People get frickin wound up about resolution, but honestly the resolutions that your eye can detect are FAR below the resolutions that your ordinary home scanner can produce. Unless you're planing on printing these the size of a building or viewing them on 25K screen in 2098, don't worry. Scan on a photo setting, in a sympathetic format that won't result in any data loss (maybe tiff), and get on with your life.
The last time I scanned a picture on the scanner I owned at the time, I could definitely tell a difference. The original was a digital picture that had been printed out as a holiday card by shutterbug or something, so maybe it was not as clear and sharp as my eye perceived it to be? Because the scan was unacceptably grainy, especially in comparison to the original.
Anyway, your post is reassurring in a "you almost can't screw this up" way.
Yeah, scanning a cheap print is not going to give you a good result (unless you knew how to manipulate that. A professional can and would scan a cheap print VERY large, for printing rather small, so your eye would not see the print dots). Scanning a photo print, be it digital or darkroom, will be just fine. You won't be able to tell the difference. Scanning a slide will be just fine.

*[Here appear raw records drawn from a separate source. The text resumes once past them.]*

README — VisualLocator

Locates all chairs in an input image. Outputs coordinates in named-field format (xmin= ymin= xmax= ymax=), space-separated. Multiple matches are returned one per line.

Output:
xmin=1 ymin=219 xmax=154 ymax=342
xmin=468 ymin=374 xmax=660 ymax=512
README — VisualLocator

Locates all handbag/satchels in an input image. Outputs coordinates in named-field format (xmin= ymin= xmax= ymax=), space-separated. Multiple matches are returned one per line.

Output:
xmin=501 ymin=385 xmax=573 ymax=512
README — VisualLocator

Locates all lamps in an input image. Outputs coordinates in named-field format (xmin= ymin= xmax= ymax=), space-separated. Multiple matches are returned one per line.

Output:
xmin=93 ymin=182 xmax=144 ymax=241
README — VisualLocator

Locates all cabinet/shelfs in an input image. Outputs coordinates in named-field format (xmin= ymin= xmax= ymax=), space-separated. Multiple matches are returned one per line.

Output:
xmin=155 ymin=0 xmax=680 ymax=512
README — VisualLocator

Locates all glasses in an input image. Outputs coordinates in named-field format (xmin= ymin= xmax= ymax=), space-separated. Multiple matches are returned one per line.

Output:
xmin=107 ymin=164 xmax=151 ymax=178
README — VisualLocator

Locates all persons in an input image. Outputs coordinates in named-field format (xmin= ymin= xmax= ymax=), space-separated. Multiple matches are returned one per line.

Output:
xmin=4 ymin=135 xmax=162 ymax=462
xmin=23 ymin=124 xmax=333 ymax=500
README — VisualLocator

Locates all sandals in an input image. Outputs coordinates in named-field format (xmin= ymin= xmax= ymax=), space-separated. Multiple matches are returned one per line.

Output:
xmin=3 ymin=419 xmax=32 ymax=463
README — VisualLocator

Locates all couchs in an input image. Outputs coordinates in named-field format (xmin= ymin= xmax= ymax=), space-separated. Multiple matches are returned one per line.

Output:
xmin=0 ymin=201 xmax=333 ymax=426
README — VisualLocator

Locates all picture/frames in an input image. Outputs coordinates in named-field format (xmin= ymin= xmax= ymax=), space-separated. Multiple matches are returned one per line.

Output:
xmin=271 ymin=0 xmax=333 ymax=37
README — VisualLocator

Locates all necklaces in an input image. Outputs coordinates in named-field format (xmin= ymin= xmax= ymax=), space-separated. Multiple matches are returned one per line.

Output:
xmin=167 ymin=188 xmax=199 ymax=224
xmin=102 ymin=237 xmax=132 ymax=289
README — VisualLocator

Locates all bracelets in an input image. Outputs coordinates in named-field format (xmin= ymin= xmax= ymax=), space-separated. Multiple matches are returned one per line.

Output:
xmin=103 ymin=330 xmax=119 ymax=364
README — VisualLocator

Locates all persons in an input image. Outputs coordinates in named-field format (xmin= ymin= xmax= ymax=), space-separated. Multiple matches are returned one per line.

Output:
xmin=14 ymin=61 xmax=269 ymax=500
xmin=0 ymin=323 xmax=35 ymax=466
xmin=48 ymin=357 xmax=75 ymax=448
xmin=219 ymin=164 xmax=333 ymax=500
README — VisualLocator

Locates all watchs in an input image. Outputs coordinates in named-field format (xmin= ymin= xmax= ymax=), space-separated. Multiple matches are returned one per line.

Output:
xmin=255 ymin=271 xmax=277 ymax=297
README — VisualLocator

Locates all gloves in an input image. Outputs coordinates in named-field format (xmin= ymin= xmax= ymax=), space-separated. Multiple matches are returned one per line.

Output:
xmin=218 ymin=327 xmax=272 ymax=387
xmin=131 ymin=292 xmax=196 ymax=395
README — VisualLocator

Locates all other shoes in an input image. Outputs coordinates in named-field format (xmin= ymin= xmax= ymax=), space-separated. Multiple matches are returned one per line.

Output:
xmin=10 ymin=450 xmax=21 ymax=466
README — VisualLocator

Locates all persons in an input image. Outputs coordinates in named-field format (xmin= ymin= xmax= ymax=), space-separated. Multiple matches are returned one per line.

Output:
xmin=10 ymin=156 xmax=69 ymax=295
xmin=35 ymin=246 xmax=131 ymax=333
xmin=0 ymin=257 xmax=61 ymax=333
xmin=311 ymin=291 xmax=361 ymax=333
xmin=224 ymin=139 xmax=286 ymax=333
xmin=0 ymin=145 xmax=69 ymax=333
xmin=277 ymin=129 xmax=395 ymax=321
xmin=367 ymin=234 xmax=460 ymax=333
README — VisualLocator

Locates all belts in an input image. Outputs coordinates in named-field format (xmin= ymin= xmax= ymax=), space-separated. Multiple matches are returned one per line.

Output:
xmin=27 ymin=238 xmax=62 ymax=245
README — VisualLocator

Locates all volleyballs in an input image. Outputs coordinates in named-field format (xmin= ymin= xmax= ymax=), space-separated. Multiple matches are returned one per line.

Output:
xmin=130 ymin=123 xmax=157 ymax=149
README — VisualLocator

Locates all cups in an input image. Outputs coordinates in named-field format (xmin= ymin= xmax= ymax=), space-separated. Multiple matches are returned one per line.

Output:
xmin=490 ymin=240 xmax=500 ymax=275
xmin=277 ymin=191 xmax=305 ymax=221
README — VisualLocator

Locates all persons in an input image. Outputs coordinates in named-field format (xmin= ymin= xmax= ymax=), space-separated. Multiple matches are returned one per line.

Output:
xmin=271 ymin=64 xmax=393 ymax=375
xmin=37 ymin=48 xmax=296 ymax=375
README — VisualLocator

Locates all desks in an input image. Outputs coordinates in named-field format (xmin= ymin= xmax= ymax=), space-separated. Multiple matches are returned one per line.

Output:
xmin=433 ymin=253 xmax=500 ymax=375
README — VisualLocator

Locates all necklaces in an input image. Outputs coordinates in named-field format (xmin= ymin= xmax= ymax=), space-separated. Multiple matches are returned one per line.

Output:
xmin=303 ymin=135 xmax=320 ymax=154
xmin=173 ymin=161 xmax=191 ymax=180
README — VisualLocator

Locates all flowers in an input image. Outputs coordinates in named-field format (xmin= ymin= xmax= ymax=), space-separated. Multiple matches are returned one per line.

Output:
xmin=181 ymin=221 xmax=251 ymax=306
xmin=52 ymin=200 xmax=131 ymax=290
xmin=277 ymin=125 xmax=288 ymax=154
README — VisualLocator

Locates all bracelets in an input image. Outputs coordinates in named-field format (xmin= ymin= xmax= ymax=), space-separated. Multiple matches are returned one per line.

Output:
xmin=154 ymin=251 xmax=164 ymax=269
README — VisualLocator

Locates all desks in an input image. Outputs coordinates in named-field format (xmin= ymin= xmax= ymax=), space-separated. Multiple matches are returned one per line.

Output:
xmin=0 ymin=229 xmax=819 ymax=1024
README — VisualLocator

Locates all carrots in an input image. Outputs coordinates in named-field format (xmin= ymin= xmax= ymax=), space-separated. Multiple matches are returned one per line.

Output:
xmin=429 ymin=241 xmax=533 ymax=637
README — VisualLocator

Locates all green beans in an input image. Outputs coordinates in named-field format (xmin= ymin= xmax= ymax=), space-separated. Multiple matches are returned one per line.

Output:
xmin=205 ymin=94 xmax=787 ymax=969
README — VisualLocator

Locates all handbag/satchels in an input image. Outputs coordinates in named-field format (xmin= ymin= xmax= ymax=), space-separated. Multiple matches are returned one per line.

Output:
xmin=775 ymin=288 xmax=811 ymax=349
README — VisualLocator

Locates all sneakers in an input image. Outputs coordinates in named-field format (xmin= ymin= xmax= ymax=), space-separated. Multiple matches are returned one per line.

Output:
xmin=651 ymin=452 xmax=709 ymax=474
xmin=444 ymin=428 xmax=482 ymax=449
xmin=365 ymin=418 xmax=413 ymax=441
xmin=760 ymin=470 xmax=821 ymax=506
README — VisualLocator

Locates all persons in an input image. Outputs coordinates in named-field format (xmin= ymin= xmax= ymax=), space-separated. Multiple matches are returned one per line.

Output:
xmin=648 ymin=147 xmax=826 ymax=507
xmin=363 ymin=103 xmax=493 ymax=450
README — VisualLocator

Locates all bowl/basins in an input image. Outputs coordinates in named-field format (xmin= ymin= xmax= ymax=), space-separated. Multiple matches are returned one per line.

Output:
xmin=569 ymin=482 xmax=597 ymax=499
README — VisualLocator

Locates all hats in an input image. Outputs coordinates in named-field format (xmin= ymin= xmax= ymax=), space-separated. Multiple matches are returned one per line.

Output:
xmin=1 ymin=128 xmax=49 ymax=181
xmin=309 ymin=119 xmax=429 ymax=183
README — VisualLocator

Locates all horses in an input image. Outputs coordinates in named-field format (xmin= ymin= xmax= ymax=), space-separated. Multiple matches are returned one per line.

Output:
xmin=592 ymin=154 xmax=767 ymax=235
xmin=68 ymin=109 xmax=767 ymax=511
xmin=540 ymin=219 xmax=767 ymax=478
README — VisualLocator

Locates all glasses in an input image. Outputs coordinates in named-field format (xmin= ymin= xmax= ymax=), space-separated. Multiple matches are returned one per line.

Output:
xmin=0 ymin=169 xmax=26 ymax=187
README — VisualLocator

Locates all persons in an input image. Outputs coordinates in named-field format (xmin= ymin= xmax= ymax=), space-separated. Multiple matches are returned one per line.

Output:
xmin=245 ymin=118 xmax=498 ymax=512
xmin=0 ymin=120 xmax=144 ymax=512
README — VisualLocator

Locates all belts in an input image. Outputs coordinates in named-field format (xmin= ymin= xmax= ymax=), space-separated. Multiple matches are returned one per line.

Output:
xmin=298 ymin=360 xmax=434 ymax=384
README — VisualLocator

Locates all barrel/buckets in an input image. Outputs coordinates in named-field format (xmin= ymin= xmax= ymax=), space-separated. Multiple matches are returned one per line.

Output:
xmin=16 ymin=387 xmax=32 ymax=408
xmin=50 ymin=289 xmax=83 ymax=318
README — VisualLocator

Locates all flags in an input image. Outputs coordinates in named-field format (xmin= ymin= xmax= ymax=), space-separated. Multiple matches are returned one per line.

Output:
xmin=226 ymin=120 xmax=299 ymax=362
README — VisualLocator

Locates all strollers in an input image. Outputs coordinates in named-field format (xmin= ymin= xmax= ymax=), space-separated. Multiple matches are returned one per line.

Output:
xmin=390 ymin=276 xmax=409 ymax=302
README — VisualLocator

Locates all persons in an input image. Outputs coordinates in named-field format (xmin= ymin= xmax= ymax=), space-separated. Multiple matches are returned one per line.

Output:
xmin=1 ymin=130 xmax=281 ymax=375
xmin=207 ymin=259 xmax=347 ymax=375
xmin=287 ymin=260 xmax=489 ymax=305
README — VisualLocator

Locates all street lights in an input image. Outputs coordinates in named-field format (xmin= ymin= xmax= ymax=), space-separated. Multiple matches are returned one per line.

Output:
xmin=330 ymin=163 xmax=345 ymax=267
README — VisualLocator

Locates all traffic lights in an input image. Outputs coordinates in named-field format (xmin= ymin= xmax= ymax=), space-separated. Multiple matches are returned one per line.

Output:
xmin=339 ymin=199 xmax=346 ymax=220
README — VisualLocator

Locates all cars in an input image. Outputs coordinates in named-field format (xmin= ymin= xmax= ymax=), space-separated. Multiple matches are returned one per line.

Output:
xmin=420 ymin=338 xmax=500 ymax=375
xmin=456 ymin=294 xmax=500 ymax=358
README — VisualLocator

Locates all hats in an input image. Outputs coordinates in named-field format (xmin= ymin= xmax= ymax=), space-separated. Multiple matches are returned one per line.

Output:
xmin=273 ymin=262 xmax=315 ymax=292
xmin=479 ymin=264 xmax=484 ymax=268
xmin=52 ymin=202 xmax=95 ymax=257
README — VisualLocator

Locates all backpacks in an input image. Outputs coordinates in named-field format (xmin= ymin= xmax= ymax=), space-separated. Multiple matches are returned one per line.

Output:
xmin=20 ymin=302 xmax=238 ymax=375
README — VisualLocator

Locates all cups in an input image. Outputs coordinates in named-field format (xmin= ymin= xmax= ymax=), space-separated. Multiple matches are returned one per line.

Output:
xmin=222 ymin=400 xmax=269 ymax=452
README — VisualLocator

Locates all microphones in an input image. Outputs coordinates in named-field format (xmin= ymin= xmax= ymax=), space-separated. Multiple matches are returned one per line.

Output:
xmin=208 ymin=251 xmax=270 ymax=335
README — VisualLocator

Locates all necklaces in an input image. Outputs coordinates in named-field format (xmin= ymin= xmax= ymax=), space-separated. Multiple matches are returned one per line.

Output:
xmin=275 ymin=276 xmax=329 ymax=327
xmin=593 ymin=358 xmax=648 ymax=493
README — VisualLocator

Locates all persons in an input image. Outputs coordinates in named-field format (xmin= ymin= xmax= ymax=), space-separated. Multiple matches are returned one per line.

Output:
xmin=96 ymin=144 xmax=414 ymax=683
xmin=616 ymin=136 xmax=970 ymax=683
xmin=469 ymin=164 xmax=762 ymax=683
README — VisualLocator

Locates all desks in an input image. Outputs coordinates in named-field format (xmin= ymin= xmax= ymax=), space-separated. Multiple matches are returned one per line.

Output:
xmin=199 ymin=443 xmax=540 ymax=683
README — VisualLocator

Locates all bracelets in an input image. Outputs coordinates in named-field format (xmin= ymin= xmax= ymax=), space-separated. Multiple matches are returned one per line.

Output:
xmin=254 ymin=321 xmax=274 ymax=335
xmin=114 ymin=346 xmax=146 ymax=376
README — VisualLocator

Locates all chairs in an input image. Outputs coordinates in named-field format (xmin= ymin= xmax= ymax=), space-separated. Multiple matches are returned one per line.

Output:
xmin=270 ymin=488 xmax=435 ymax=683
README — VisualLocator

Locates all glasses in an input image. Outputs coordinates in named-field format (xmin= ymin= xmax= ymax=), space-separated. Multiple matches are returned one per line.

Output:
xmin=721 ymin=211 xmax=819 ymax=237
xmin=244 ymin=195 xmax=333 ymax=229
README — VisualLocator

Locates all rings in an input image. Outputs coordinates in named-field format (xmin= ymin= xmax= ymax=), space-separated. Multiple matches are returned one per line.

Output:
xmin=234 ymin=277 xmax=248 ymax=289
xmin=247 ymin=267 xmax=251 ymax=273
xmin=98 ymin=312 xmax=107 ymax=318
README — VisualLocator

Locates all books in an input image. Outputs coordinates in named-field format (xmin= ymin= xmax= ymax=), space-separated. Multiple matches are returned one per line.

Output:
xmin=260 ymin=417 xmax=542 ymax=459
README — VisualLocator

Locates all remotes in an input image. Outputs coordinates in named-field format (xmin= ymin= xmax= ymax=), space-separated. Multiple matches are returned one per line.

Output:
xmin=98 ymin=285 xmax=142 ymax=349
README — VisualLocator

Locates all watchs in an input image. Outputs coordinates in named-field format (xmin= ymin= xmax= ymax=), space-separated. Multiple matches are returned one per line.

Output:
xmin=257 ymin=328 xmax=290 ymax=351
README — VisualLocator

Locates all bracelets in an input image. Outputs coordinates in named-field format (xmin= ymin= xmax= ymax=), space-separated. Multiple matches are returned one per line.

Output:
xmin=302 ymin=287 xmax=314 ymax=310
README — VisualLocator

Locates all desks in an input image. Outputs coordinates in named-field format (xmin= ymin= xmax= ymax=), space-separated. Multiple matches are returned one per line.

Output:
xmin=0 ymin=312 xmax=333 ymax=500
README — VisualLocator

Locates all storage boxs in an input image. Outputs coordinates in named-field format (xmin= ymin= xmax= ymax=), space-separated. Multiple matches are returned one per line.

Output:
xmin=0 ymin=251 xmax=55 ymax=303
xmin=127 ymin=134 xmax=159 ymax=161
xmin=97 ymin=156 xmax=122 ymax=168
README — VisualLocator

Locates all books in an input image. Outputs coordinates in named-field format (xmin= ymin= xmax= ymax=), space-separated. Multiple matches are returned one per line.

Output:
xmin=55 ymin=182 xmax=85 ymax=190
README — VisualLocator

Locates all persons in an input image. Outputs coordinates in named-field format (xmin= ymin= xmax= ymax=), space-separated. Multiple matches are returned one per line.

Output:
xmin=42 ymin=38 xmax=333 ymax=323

Regarding resolution/file size: I think the take-away from this thread is that bigger is not better. The technology has eclipsed the differences that your eye can see, which makes it completely pointless, imo. The home scanner of today is better than a professional drum scanner of even 15 years ago.
If it were me, I would approach the situation like this:
1. Divide your pics into those that need correction, and those that won't. For example, many old photos get a yellow cast that's easily corrected. If you can use Photoshop, you can correct this, but these may be the photos that would be easiest for you to farm out.
2. Set up your scanner for 600 dpi, tiff format
3. Drop groups of shots on the scanner, and record what they are on a word doc eg Little Billy's 6th birthday
4. Name file appropriately eg Billys_6th_Group1
5. With the photos still on the flatbed of the scanner, change scanner to 600dpi jpg, scan again with same file name.
6. Repeat until you're finished
7. Go into file and grab all the jpgs into a separate folder
8. Save your index type document with both the tiff and jpg groups.
9. Stick the files on pen drives or discs, or whatever you've chosen.